* Start PAGE TEXT *

Pass It On is a 2008 album by the Dave Holland Sextet.  Long-standing Holland trombonist Robin Eubanks returns, joined by alto saxophonist Antonio Hart and trumpeter Alex Sipiagin from the Holland Big Band. Rounding out the group are the all-star rhythm section of pianist Mulgrew Miller and drummer Eric Harland. The resulting performance plays less like a sextet, and more like a very small big band.

Critical reception
An Allmusic review by Michael G. Nastros awarded the album 4 stars, stating, "Using a sextet, upright bassist Holland sets the bar even higher, adding the always tasteful pianist Mulgrew Miller and a four-horn front line that is relentless. This group continues to define jazz perfectly in the 21st century.".

* End PAGE TEXT *

> _STATED EXERCISE 1_
Quote the stretch of the album text from "Pass It On is" through "small big band.".
> _STATED EXERCISE 2_
Answer these questions from the album text:
(a) In what year was the album released?
(b) What instrument does Antonio Hart play?
(c) How many stars did the Allmusic review give the album?
The lines after the album text have no connection to it.

* Start INFORMATION SUPPLIED *

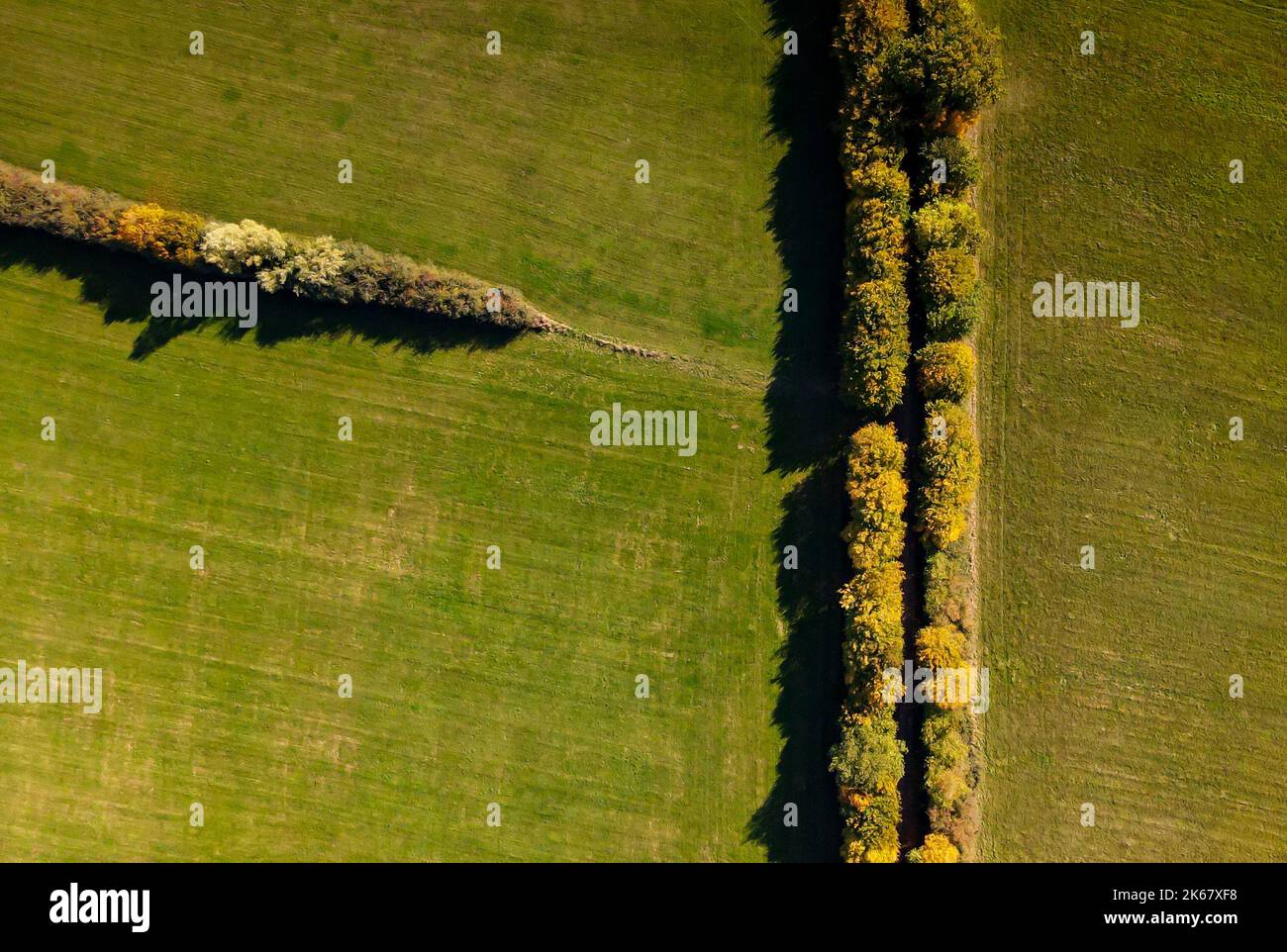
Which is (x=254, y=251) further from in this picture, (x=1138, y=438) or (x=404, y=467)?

* End INFORMATION SUPPLIED *
* Start INFORMATION SUPPLIED *

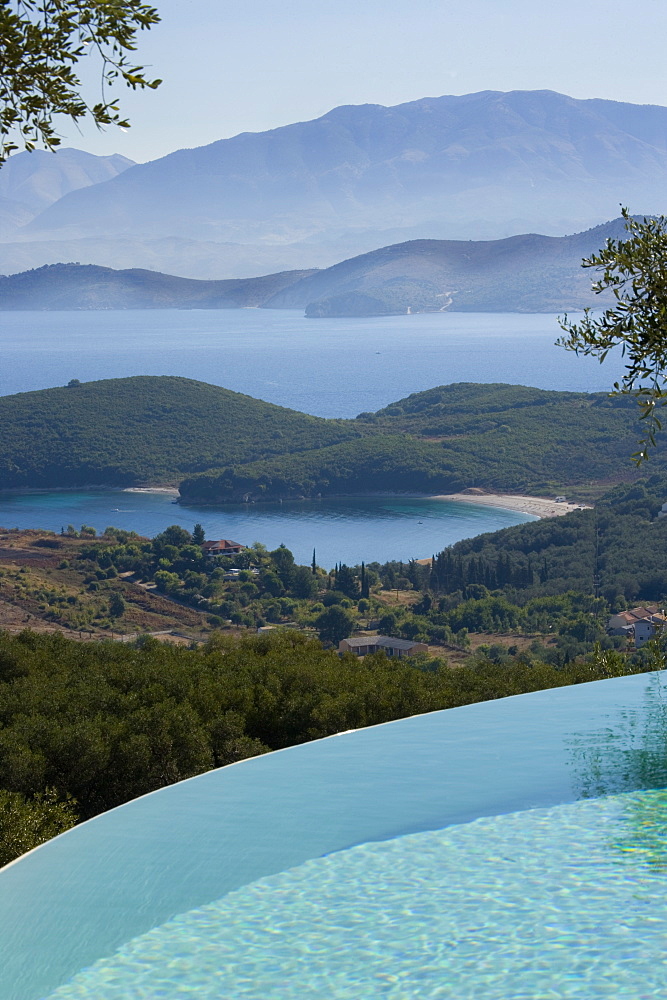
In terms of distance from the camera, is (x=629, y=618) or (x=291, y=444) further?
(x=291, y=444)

* End INFORMATION SUPPLIED *

> _OUTPUT 1_
Pass It On is a 2008 album by the Dave Holland Sextet.  Long-standing Holland trombonist Robin Eubanks returns, joined by alto saxophonist Antonio Hart and trumpeter Alex Sipiagin from the Holland Big Band. Rounding out the group are the all-star rhythm section of pianist Mulgrew Miller and drummer Eric Harland. The resulting performance plays less like a sextet, and more like a very small big band.

> _OUTPUT 2_
(a) 2008
(b) Alto saxophone
(c) 4 stars